→ **YOUR ASSIGNMENT**
Return the lines from the line containing "request_url: https://www.google.com/recaptcha/api2/aframe" through the last line of the material below, exactly as they appear and with no others.

→ **DATASET ENTRIES**
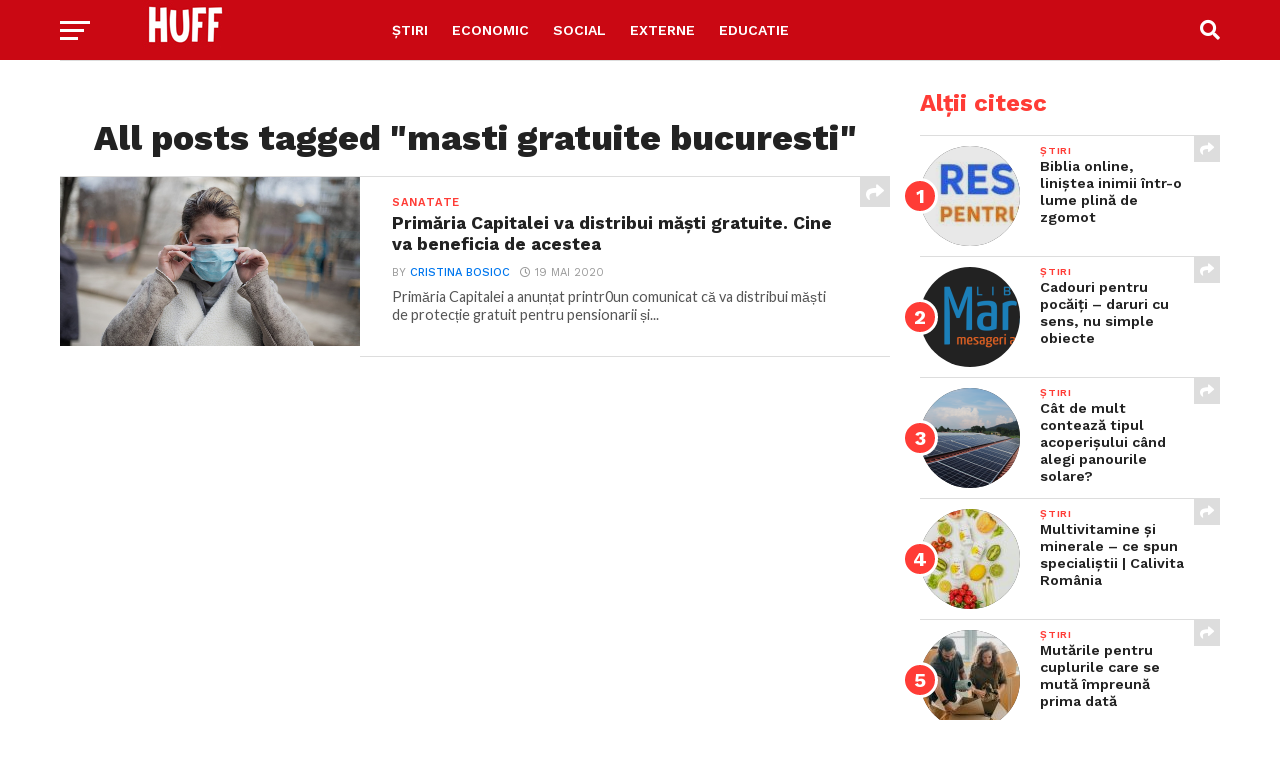

--- FILE ---
content_type: text/html; charset=utf-8
request_url: https://www.google.com/recaptcha/api2/aframe
body_size: 265
content:
<!DOCTYPE HTML><html><head><meta http-equiv="content-type" content="text/html; charset=UTF-8"></head><body><script nonce="og0nAvGxWsh-7AiwAUTtFw">/** Anti-fraud and anti-abuse applications only. See google.com/recaptcha */ try{var clients={'sodar':'https://pagead2.googlesyndication.com/pagead/sodar?'};window.addEventListener("message",function(a){try{if(a.source===window.parent){var b=JSON.parse(a.data);var c=clients[b['id']];if(c){var d=document.createElement('img');d.src=c+b['params']+'&rc='+(localStorage.getItem("rc::a")?sessionStorage.getItem("rc::b"):"");window.document.body.appendChild(d);sessionStorage.setItem("rc::e",parseInt(sessionStorage.getItem("rc::e")||0)+1);localStorage.setItem("rc::h",'1768958822630');}}}catch(b){}});window.parent.postMessage("_grecaptcha_ready", "*");}catch(b){}</script></body></html>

→ **YOUR SOLUTION**
request_url: https://www.google.com/recaptcha/api2/aframe
body_size: 265
content:
<!DOCTYPE HTML><html><head><meta http-equiv="content-type" content="text/html; charset=UTF-8"></head><body><script nonce="og0nAvGxWsh-7AiwAUTtFw">/** Anti-fraud and anti-abuse applications only. See google.com/recaptcha */ try{var clients={'sodar':'https://pagead2.googlesyndication.com/pagead/sodar?'};window.addEventListener("message",function(a){try{if(a.source===window.parent){var b=JSON.parse(a.data);var c=clients[b['id']];if(c){var d=document.createElement('img');d.src=c+b['params']+'&rc='+(localStorage.getItem("rc::a")?sessionStorage.getItem("rc::b"):"");window.document.body.appendChild(d);sessionStorage.setItem("rc::e",parseInt(sessionStorage.getItem("rc::e")||0)+1);localStorage.setItem("rc::h",'1768958822630');}}}catch(b){}});window.parent.postMessage("_grecaptcha_ready", "*");}catch(b){}</script></body></html>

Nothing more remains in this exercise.